(Work required) Could you set out everything below, from the line containing "Which one of" down to the line containing "25.4 inches", as a JSON list of strings with one string per line and blank lines left out?

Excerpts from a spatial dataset
* * * *

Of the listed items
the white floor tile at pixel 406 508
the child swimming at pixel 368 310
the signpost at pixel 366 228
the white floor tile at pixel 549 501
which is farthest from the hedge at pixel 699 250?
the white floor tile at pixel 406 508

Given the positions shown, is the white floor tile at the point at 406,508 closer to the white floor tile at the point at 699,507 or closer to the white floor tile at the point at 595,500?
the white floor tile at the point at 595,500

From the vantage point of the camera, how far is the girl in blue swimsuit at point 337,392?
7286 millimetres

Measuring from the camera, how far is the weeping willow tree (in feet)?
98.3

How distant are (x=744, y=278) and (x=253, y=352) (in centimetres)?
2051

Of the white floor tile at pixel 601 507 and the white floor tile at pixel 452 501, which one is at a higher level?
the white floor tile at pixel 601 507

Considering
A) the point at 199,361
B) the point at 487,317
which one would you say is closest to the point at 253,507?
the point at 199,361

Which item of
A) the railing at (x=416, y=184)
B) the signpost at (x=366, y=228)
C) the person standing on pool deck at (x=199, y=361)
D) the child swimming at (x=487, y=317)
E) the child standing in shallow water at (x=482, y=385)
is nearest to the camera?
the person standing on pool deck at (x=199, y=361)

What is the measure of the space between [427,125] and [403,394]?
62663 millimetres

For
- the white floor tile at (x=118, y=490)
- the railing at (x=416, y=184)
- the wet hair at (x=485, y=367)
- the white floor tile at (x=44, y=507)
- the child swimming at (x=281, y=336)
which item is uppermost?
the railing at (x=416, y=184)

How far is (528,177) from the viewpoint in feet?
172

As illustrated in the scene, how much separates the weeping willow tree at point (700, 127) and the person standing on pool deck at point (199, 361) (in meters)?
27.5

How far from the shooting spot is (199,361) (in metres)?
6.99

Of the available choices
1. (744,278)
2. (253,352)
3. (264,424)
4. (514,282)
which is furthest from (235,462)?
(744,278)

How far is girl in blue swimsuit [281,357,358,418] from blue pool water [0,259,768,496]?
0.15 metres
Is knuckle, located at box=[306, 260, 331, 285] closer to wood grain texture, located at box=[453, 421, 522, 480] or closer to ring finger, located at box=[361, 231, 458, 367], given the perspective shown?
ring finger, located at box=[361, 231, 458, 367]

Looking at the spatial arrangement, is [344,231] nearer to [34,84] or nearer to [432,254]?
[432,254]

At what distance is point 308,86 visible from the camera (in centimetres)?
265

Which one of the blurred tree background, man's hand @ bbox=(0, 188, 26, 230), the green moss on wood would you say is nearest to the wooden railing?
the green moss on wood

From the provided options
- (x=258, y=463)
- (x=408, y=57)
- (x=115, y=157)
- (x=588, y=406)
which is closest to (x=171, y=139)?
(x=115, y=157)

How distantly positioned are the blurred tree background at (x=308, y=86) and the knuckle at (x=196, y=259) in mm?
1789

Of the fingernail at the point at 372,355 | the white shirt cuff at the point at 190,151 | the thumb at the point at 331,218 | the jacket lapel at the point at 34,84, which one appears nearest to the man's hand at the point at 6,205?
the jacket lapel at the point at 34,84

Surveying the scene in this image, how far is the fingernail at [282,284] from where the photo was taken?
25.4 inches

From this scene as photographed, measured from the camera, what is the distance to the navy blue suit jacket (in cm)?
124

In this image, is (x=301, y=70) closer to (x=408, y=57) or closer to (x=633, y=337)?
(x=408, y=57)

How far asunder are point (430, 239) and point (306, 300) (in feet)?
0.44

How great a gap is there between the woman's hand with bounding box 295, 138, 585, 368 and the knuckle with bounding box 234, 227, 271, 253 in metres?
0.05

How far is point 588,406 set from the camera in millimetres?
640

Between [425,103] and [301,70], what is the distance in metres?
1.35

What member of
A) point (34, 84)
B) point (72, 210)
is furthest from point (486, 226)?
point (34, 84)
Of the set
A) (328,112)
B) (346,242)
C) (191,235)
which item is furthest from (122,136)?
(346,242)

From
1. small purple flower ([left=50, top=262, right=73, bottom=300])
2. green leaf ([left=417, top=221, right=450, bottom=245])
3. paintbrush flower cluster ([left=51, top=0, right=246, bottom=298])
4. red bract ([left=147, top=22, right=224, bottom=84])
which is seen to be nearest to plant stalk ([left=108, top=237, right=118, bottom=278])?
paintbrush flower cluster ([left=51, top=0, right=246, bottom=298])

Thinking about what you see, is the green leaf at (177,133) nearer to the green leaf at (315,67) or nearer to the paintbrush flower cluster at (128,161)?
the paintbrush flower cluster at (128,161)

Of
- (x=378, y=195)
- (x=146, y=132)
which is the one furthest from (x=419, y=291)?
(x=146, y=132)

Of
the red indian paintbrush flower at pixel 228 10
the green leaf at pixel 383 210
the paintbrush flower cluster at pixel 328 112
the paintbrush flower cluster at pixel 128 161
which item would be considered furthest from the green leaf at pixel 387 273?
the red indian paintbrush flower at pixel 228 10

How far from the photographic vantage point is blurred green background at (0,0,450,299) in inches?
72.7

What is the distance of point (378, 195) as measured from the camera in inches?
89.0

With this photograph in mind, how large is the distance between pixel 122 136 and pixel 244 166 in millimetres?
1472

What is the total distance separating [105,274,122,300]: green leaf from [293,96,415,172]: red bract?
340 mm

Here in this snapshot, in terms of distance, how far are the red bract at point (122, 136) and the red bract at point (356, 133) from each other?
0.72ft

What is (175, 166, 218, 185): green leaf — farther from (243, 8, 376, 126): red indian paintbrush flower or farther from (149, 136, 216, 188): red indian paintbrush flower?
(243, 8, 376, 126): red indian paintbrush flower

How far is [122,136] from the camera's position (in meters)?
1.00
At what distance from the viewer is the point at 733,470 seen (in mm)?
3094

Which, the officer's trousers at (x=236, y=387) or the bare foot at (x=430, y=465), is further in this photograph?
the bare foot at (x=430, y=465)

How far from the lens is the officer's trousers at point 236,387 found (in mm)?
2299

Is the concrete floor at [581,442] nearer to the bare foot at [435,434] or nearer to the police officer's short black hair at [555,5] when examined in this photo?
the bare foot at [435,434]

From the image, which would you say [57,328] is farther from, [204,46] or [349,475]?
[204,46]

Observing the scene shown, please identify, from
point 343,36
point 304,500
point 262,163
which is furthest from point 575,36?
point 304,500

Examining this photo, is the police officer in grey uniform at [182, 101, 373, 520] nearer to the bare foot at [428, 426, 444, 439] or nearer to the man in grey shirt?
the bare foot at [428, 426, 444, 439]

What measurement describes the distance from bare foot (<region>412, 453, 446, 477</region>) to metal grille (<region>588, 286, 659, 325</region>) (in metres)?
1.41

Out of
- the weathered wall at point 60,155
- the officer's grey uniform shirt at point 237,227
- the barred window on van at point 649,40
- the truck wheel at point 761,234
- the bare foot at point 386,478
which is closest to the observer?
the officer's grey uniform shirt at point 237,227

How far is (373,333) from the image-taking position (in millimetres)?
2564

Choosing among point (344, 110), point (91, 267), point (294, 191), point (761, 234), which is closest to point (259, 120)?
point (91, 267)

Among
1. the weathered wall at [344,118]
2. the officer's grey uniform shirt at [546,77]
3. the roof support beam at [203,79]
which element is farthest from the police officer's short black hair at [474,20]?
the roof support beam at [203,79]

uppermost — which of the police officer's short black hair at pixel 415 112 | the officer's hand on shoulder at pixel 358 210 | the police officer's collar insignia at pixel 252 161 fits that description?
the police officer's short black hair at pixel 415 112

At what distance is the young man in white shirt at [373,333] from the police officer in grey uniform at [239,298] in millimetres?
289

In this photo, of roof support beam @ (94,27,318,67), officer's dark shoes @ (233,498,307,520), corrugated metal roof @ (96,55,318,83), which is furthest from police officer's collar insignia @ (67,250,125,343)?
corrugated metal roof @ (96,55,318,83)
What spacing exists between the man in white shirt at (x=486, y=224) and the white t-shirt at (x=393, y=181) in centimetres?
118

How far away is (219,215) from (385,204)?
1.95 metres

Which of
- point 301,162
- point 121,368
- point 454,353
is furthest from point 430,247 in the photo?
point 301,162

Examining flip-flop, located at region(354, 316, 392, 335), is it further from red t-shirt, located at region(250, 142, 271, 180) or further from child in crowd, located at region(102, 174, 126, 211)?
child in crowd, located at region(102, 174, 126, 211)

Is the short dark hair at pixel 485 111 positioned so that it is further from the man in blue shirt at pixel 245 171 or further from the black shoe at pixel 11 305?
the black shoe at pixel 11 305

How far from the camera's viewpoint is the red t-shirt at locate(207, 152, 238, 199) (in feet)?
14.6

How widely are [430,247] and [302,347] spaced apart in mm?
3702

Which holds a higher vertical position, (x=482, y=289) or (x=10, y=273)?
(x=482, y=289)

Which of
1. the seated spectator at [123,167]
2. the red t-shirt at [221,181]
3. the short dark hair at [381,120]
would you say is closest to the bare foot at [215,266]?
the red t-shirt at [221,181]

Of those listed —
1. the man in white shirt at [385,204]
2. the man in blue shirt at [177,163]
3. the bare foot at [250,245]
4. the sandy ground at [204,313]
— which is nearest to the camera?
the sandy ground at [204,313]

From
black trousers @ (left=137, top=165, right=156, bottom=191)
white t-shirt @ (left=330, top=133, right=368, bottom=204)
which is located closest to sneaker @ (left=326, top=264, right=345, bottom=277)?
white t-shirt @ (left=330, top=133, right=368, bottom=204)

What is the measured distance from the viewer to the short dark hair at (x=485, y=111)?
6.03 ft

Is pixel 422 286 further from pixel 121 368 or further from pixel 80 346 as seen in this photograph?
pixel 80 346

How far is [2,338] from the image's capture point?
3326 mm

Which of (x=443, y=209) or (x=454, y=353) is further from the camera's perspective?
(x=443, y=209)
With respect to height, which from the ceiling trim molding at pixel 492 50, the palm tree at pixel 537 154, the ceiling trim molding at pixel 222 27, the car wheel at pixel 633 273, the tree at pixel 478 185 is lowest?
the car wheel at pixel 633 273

* * * *

(Written response)
[
  "Which one of the blurred tree background, man's hand @ bbox=(0, 188, 26, 230), the green moss on wood would you say is nearest to the wooden railing?",
  "the green moss on wood",
  "From the provided options",
  "- (x=258, y=463)",
  "- (x=408, y=57)",
  "- (x=115, y=157)",
  "- (x=588, y=406)",
  "which is closest to (x=171, y=139)?",
  "(x=115, y=157)",
  "How distantly positioned are the blurred tree background at (x=308, y=86) and the knuckle at (x=196, y=259) in mm?",
  "1789",
  "Of the fingernail at the point at 372,355 | the white shirt cuff at the point at 190,151 | the thumb at the point at 331,218 | the jacket lapel at the point at 34,84, which one appears nearest to the man's hand at the point at 6,205?",
  "the jacket lapel at the point at 34,84",
  "Surveying the scene in this image, how far is the fingernail at [282,284] from where the photo was taken?",
  "25.4 inches"
]